Reproduce each line of the material precisely.
######
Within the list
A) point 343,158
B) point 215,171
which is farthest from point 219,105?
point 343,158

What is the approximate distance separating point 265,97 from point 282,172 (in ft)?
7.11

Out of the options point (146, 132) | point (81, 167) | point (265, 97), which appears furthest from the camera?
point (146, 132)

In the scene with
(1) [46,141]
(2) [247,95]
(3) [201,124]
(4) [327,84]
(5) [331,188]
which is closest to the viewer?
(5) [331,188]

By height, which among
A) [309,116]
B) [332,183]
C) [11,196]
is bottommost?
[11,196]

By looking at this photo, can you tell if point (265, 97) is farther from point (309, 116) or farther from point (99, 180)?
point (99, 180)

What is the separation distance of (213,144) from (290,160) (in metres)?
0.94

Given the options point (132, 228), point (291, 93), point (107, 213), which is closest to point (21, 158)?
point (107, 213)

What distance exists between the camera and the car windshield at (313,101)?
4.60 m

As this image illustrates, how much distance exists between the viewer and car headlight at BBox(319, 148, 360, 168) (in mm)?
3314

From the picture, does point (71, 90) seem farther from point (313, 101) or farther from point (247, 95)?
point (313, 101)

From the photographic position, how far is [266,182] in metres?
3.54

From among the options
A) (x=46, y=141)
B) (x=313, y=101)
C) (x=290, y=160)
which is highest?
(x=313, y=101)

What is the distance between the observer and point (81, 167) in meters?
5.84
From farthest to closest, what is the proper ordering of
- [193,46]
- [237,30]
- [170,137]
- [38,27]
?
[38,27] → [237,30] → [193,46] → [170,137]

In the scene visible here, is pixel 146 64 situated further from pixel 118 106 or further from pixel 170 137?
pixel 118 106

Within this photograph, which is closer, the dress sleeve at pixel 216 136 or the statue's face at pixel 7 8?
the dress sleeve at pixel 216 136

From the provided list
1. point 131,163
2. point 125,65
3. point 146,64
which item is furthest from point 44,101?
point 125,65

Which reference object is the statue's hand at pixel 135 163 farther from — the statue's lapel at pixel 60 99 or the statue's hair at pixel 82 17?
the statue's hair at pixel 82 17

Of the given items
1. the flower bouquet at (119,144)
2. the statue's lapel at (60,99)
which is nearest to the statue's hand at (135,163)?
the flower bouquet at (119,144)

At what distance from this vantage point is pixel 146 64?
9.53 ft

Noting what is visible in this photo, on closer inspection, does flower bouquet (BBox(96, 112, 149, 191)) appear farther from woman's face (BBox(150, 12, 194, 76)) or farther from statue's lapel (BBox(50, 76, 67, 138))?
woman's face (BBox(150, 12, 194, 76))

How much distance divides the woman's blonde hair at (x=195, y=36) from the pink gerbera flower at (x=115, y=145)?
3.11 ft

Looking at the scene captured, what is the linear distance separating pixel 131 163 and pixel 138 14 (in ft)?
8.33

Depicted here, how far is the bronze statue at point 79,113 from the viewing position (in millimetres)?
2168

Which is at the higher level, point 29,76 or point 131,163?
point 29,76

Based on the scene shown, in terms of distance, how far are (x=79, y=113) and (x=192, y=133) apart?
######
Task response:
Within the list
A) point 343,158
B) point 215,171
which is farthest from point 219,105?
point 343,158

What is the approximate distance separating point 265,97 from point 282,172 (in ft)?
7.11

Out of the options point (146, 132) | point (81, 167) | point (265, 97), which appears furthest from the camera?
point (146, 132)

In the scene with
(1) [46,141]
(2) [247,95]
(3) [201,124]
(4) [327,84]
(5) [331,188]
which is closest to the viewer?
(5) [331,188]

By height, which among
A) [309,116]
B) [332,183]
C) [11,196]
is bottommost?
[11,196]

By looking at this photo, can you tell if point (265, 97) is farther from point (309, 116) or farther from point (99, 180)?
point (99, 180)

What is the separation distance of (213,144) from (290,160) (in metres)?
0.94

Given the options point (132, 228), point (291, 93), point (107, 213), which is closest to point (21, 158)?
point (107, 213)

What distance exists between the camera and the car windshield at (313,101)?
4.60 m

As this image illustrates, how much distance exists between the viewer and car headlight at BBox(319, 148, 360, 168) (in mm)?
3314

From the picture, does point (71, 90) seem farther from point (313, 101) or farther from point (247, 95)?
point (313, 101)

From the photographic position, how far is [266,182] in metres?
3.54

From among the options
A) (x=46, y=141)
B) (x=313, y=101)
C) (x=290, y=160)
which is highest?
(x=313, y=101)

What is the distance between the observer and point (81, 167) in meters?
5.84
From farthest to closest, what is the proper ordering of
- [193,46]
- [237,30]
- [170,137]
- [38,27]
?
[38,27] → [237,30] → [193,46] → [170,137]

In the scene visible here, is pixel 146 64 situated further from pixel 118 106 or further from pixel 170 137?
pixel 118 106

Within this photograph, which is closer, the dress sleeve at pixel 216 136 or the statue's face at pixel 7 8?
the dress sleeve at pixel 216 136

From the provided list
1. point 131,163
2. point 125,65
3. point 146,64
which item is furthest from point 44,101?
point 125,65

Which reference object is the statue's hand at pixel 135 163 farther from — the statue's lapel at pixel 60 99 or the statue's hair at pixel 82 17?
the statue's hair at pixel 82 17

Of the given items
1. the flower bouquet at (119,144)
2. the statue's lapel at (60,99)
which is nearest to the statue's hand at (135,163)?
the flower bouquet at (119,144)

At what distance from this vantage point is pixel 146 64?
9.53 ft

Noting what is visible in this photo, on closer inspection, does flower bouquet (BBox(96, 112, 149, 191)) appear farther from woman's face (BBox(150, 12, 194, 76)) or farther from statue's lapel (BBox(50, 76, 67, 138))?
woman's face (BBox(150, 12, 194, 76))

How much distance divides the woman's blonde hair at (x=195, y=36) from the pink gerbera flower at (x=115, y=145)?
3.11 ft

Looking at the scene captured, what is the linear distance separating pixel 131 163 and pixel 138 14 (in ft)?
8.33

Depicted here, how far is the bronze statue at point 79,113 from the viewing position (in millimetres)?
2168

Which is at the higher level, point 29,76 or point 131,163?
point 29,76

Based on the scene shown, in terms of distance, how far are (x=79, y=113) and (x=192, y=133) apart?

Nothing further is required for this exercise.